Evaluated on the NIST Assembly Task Board (ATB) M1 benchmark, ReTac-ACT achieves 90% peg-in-hole success, substantially outperforming vision-only and generalist baseline methods. It maintains 80% success even at the challenging 0.1 mm clearance level.
Problem & Context
Precision assembly tasks, such as high-precision peg-in-hole insertion, require sub-millimeter corrections during the "last-millimeter" contact phase. However, vision-only methods struggle in this regime due to severe occlusion from the end-effector and workpiece. Tactile sensing can provide the critical real-time contact feedback needed for these fine adjustments, but integrating tactile signals into existing robotic manipulation frameworks remains a key challenge.
Methodology
ReTac-ACT extends the Action Chunking with Transformers (ACT) framework to natively process both visual and tactile inputs. The key innovations are:
- Modality-Specific Encoders: Visual and tactile inputs are separately encoded to allow specialization in each sensory domain.
- Bidirectional Cross-Attention: Visual and tactile features are enhanced through reciprocal cross-attention to enable effective multimodal integration.
- State-Gated Dynamic Fusion: A proprioception-conditioned gating mechanism adaptively weights the visual and tactile modalities based on the task state, smoothly transitioning from vision-dominant to tactile-dominant modes.
- Tactile Representation Learning: An auxiliary tactile reconstruction objective ensures the tactile encoder captures manipulation-relevant contact geometry rather than just generic textures.
Data & Experimental Setup
The evaluation is conducted on the NIST Assembly Task Board (ATB) M1 benchmark, which requires inserting cylindrical pegs into holes at three clearance levels: 3 mm, 1 mm, and 0.1 mm. The hardware setup includes a bimanual robot with high-resolution visual (three RGB cameras) and tactile (four optical tactile sensors) sensing.
The authors also release a comprehensive vision-tactile dataset comprising over 5,000 expert demonstration trajectories covering 5 geometric shapes and 4 clearance levels.
Results
ReTac-ACT achieves the following performance:
- 90% peg-in-hole success rate at 3 mm clearance, outperforming:
- ACT (vision-only): 40%
- Diffusion Policy (vision-only): 20%
- pi05 (generalist vision-language-action): 20%
- Maintains 80% success rate even at the challenging 0.1 mm clearance level, while ACT drops to 15% and Diffusion Policy fails completely (0%).
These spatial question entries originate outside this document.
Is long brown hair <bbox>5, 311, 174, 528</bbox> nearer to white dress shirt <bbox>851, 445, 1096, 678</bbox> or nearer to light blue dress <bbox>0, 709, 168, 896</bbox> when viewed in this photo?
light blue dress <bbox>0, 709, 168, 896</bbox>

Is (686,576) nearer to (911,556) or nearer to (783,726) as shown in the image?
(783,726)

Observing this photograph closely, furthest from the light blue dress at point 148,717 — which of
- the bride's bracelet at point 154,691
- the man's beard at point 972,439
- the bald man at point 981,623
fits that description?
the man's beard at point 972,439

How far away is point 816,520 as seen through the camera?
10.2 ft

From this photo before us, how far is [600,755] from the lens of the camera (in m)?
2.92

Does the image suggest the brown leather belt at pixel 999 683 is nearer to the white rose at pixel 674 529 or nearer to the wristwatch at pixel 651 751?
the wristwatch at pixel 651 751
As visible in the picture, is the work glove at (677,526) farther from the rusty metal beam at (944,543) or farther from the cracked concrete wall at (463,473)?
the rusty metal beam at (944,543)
An ablation study confirms the importance of each architectural component:
- Removing bidirectional cross-attention or reciprocal fusion reduces insertion success to 5%.
- Removing the tactile reconstruction objective degrades performance across all phases.
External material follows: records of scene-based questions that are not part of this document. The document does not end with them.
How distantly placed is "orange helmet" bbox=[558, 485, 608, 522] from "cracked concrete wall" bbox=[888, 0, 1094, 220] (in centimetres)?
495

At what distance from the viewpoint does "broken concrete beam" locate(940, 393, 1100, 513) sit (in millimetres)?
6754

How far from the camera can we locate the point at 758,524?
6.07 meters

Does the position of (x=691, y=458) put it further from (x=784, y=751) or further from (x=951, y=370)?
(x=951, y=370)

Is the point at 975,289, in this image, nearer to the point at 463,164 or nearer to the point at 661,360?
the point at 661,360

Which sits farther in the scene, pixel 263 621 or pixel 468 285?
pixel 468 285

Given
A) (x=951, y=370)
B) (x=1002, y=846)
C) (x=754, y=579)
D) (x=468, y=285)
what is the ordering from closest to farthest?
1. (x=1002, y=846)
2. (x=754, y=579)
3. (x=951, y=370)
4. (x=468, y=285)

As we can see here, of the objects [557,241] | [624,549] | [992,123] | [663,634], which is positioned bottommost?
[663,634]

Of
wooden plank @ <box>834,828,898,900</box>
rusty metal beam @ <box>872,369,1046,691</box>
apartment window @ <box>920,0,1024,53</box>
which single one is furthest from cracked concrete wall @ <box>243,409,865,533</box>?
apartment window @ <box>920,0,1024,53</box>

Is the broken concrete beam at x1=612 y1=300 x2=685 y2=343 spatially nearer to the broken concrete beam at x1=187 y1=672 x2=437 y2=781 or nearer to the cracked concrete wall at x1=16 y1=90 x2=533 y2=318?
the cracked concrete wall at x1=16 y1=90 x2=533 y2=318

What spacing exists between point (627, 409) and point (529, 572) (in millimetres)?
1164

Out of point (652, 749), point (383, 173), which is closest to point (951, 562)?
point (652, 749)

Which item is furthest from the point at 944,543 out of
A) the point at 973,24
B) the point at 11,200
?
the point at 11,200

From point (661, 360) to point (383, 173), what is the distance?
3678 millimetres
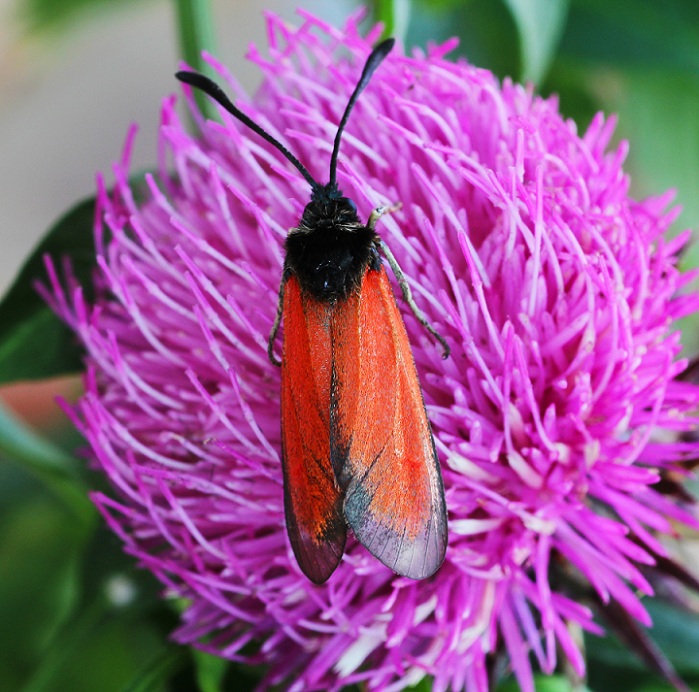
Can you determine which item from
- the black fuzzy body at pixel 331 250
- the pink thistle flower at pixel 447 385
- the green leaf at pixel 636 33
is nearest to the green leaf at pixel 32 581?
the pink thistle flower at pixel 447 385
- Removing the state-gated fusion mechanism reduces insertion success from 90% to 35%.
Interpretation
ReTac-ACT's superior performance, especially at tight clearances, highlights the indispensability of tactile sensing for precision assembly tasks. As clearance tightens, pure-vision policies face exponentially growing challenges due to severe occlusion and resolution limitations, while tactile feedback enables real-time contact-based corrections.
The state-gated fusion mechanism allows ReTac-ACT to dynamically transition from vision-dominant to tactile-dominant modes, seamlessly adapting to the task phase. Visualization of the attention heatmaps shows that ReTac-ACT can instantly focus on task-relevant regions upon contact, in contrast to vision-only baselines.
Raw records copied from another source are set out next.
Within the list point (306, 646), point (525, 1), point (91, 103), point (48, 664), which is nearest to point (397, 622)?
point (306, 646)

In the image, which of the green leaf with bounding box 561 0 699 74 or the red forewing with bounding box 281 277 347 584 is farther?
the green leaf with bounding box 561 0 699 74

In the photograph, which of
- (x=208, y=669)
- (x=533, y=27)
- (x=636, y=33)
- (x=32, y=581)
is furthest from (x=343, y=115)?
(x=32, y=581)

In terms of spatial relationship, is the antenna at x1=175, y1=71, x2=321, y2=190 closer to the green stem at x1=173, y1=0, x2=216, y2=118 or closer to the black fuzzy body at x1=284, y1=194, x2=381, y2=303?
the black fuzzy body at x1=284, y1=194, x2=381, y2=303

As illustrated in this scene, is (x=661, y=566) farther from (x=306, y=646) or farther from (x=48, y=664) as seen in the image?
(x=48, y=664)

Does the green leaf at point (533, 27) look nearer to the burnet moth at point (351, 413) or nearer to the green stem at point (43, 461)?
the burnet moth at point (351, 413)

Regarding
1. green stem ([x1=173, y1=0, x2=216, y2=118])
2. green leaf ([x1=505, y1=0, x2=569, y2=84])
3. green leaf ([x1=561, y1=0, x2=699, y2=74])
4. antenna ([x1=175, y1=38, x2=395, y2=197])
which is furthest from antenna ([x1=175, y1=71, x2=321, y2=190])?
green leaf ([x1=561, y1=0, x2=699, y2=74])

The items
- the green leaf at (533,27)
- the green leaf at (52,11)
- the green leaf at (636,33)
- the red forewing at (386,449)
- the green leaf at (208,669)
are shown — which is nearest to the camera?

Limitations & Uncertainties
The current evaluation is limited to cylindrical pegs. Extending to other NIST ATB shapes, especially non-axially-symmetric ones, remains future work, as tactile geometry may play an even more critical role in orientation alignment for those cases.
The authors also plan to investigate real-to-sim and sim-to-real transfer of tactile representations, as well as integration with large-scale vision-language-action pre-training to combine generalist knowledge with specialized tactile reasoning.